In November Chicago residents will determine whether or not the city will be able to negotiate for energy with non-utility alternative retail electric suppliers (ARES) for residential energy consumers. Although the measure could save consumers money and advance the Illinois energy market, the state's renewable portfolio standard (RPS) ensures "aggregation in Illinois has little chance of driving new construction of wind or solar power."

Experts at a roundtable in Chicago discussed how best to address the issue of aggregation under the Illinois RPS. Currently, ARES and utilities alike are set to purchase a quarter of their energy from renewable sources. However, half of the renewable energy can come from out-of-state producers, particularly wind farms in Texas. Aggregation sets the stage for utilities and ARES to enter into short-term contracts, as their energy consumer base could fluctuate greatly as a result.

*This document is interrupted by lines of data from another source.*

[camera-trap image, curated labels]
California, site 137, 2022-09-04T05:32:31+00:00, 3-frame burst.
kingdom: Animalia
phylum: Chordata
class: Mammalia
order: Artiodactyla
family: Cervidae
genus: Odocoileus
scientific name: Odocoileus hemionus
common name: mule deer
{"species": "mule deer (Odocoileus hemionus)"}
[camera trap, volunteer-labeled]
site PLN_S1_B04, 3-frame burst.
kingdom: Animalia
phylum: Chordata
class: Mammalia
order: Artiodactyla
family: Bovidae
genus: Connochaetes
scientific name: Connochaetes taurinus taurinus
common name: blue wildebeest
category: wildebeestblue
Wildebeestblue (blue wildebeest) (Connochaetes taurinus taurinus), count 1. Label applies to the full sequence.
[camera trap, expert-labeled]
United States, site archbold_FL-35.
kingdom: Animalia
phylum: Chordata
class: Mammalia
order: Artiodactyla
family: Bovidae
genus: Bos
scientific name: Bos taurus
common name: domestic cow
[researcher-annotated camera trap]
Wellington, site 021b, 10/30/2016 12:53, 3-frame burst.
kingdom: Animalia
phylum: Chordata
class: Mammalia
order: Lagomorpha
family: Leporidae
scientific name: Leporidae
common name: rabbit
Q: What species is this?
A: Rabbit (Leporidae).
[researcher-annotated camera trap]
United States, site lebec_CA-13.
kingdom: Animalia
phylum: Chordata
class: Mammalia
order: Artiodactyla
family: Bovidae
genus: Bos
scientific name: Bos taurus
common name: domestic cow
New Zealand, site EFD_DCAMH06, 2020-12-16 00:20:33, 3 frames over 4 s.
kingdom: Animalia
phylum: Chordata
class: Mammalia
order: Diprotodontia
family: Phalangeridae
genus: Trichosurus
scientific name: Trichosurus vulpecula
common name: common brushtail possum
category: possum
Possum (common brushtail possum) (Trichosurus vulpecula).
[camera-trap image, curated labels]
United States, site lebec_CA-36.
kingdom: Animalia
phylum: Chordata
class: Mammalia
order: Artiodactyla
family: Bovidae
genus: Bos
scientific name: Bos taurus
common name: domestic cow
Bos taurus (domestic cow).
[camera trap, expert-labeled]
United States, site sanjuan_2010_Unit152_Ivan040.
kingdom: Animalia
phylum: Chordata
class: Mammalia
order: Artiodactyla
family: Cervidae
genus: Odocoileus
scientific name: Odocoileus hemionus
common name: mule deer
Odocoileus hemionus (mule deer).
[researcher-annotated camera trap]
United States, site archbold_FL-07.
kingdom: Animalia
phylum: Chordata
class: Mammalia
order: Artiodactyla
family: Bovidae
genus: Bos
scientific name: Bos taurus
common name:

Advanced energy advocates pointed out a possible fix for the Illinois RPS: "making a surcharge that consumers already pay for renewable energy readily available for new in-state projects." Moving in this direction would represent an "imperceptible" change to energy consumers, but it would be instrumental in developing Illinois's advanced energy industry. Midwest Energy News reports:

Roundtable participant Pete Kadens drove the point home, noting that while his solar companySoCore Energy is based in Chicago, 87 percent of their investment is outside Illinois. He said Illinois’s chaotic energy policy environment made him reluctant to accept IKEA’s request that he install solar on the rooftops of two of their suburban Chicago stores.